Recorded data Start Marker

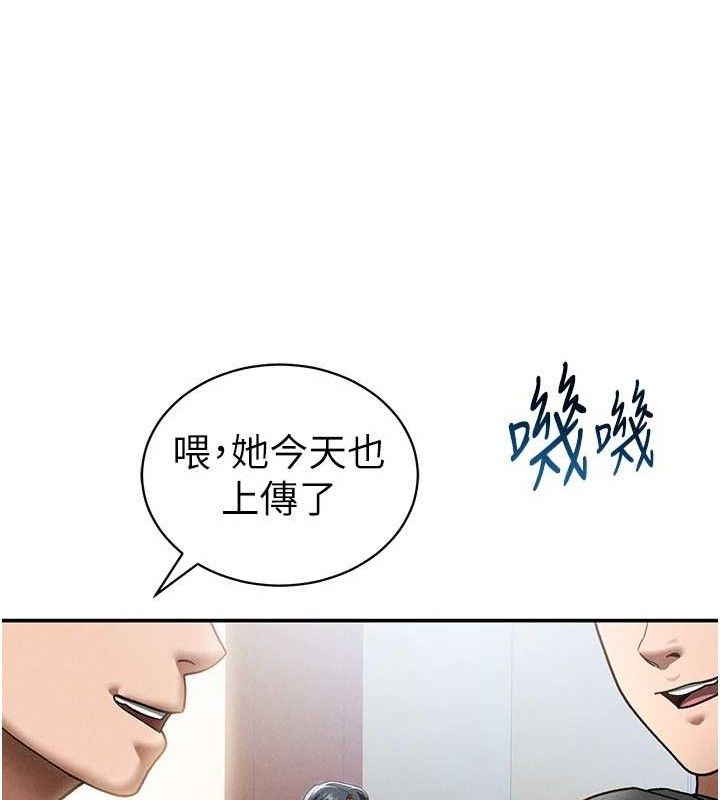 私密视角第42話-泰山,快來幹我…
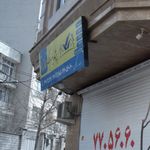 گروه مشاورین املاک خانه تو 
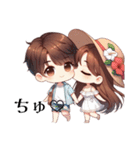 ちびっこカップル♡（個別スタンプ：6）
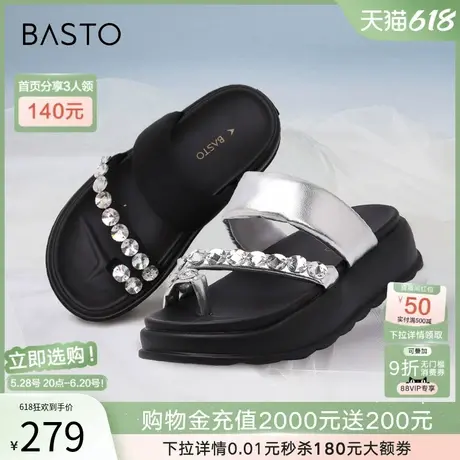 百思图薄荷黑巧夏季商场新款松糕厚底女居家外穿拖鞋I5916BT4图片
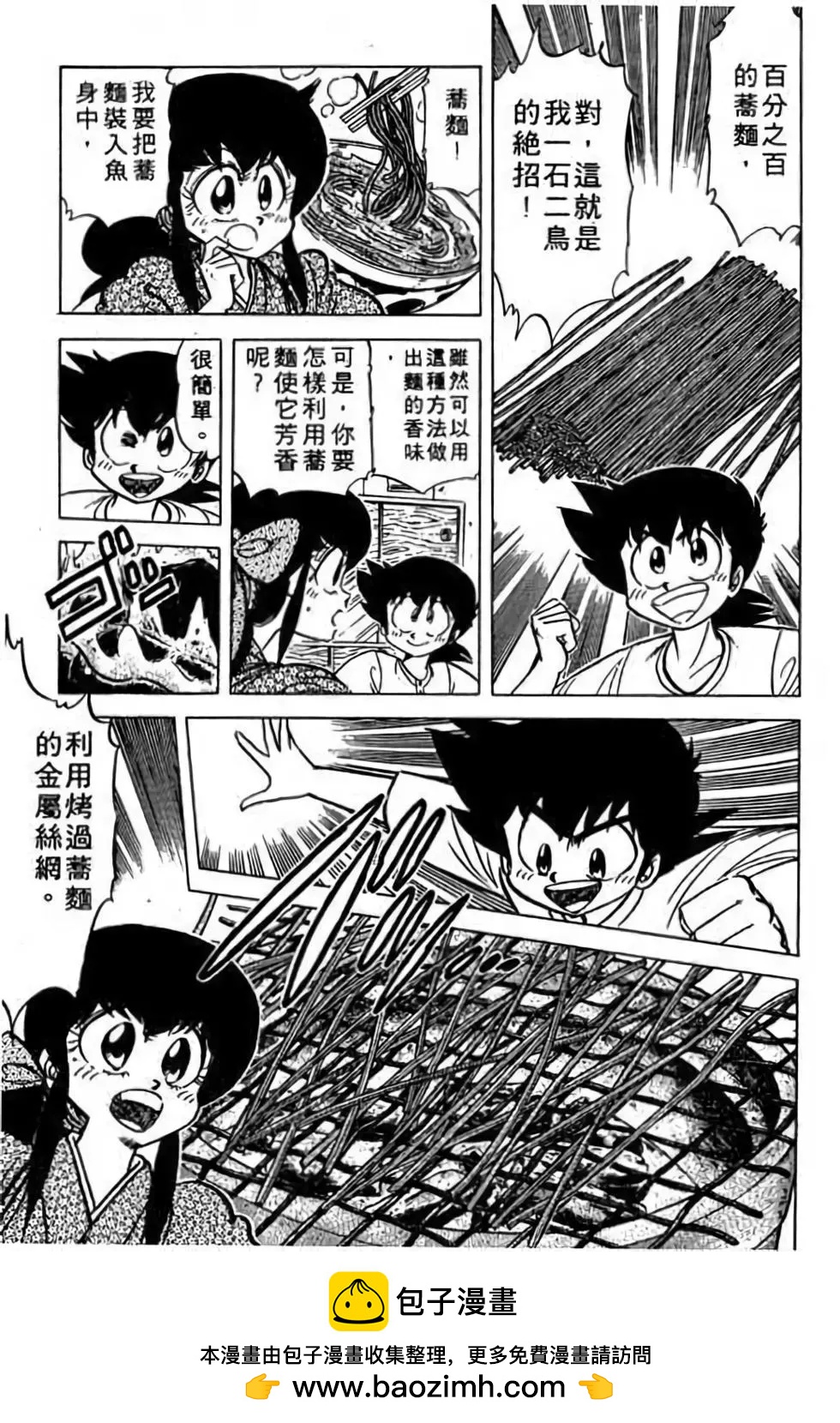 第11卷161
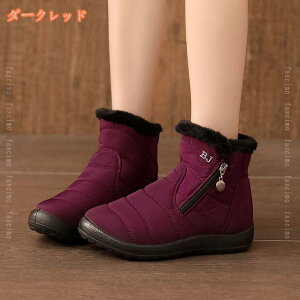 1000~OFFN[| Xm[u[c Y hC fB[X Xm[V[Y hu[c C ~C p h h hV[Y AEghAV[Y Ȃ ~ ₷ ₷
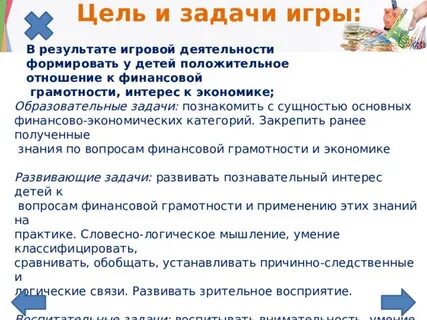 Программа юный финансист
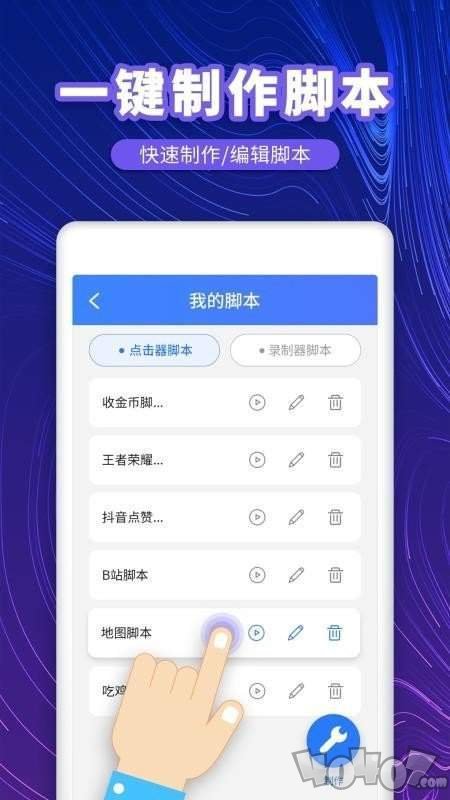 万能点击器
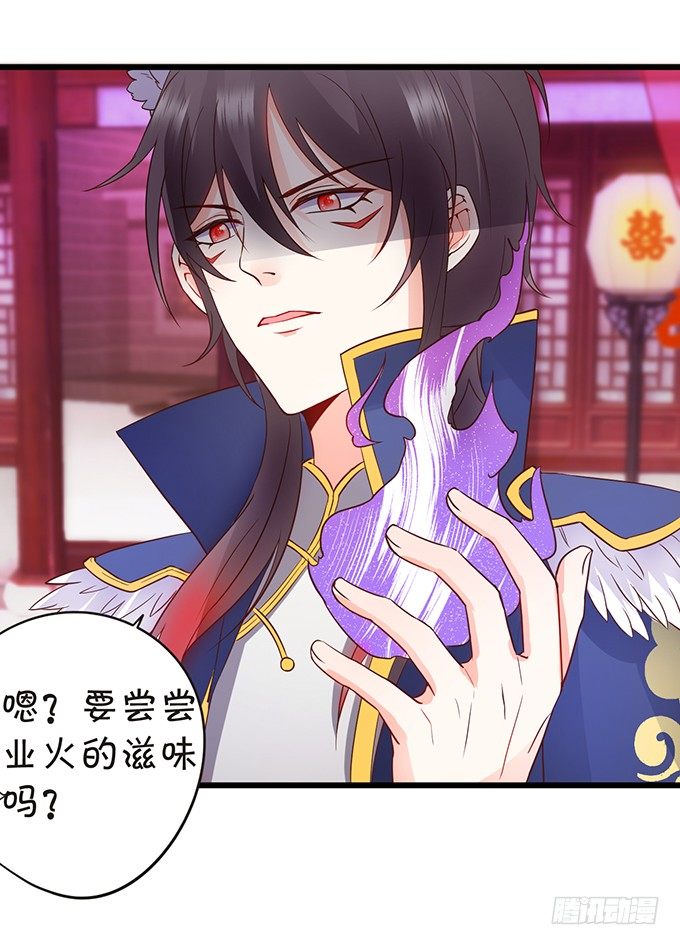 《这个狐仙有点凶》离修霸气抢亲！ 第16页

Recorded data End Marker

Problem requirements:
Could you copy all nine items above word for word, keeping only their text and leaving out the pictures?

Result:
 私密视角第42話-泰山,快來幹我…
 گروه مشاورین املاک خانه تو 
 ちびっこカップル♡（個別スタンプ：6）
 百思图薄荷黑巧夏季商场新款松糕厚底女居家外穿拖鞋I5916BT4图片
 第11卷161
 1000~OFFN[| Xm[u[c Y hC fB[X Xm[V[Y hu[c C ~C p h h hV[Y AEghAV[Y Ȃ ~ ₷ ₷
 Программа юный финансист
 万能点击器
 《这个狐仙有点凶》离修霸气抢亲！ 第16页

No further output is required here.